In 1975, the largest city in the United States nearly declared bankruptcy. The financial collapse of New York—the home of Wall Street—raised large political questions. Could its economic problems be fixed? Were its generous public services possible in a recession? Was its postwar liberalism tenable? The fiscal crisis led to budget cuts that affected most of the city’s public institutions and set off a wave of protests. Although protesters sometimes successfully shaped how the cuts happened, they couldn’t resist larger changes as the city became increasingly oriented toward private investment. With the help of pamphlets, speeches, newspaper articles, and musical lyrics, this seminar will examine the fiscal crisis of 1975 and consider how it shaped the city today.

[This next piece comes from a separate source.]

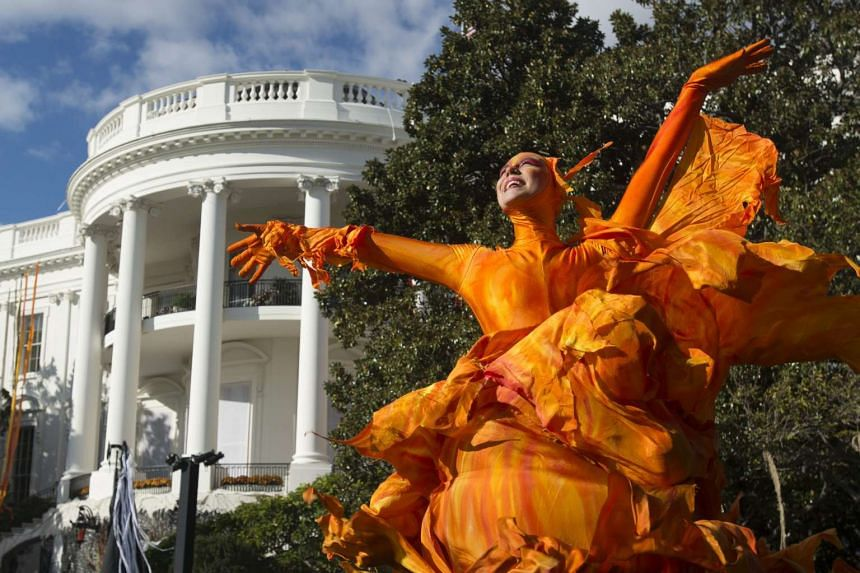 Performers warming up for a Halloween event hosted by US President Barack Obama and First Lady Michelle Obama on the South Lawn of the White House on Oct 30, 2015.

Kim Phillips-Fein is Associate Professor at the Gallatin School of Individualized Study at New York University, where she teaches twentieth-century American political history. She is the author of Invisible Hands: The Businessmen's Crusade Against the New Deal.  At the Cullman Center she is writing a book about New York City’s fiscal crisis of 1975.

The deadline to apply to this seminar has passed.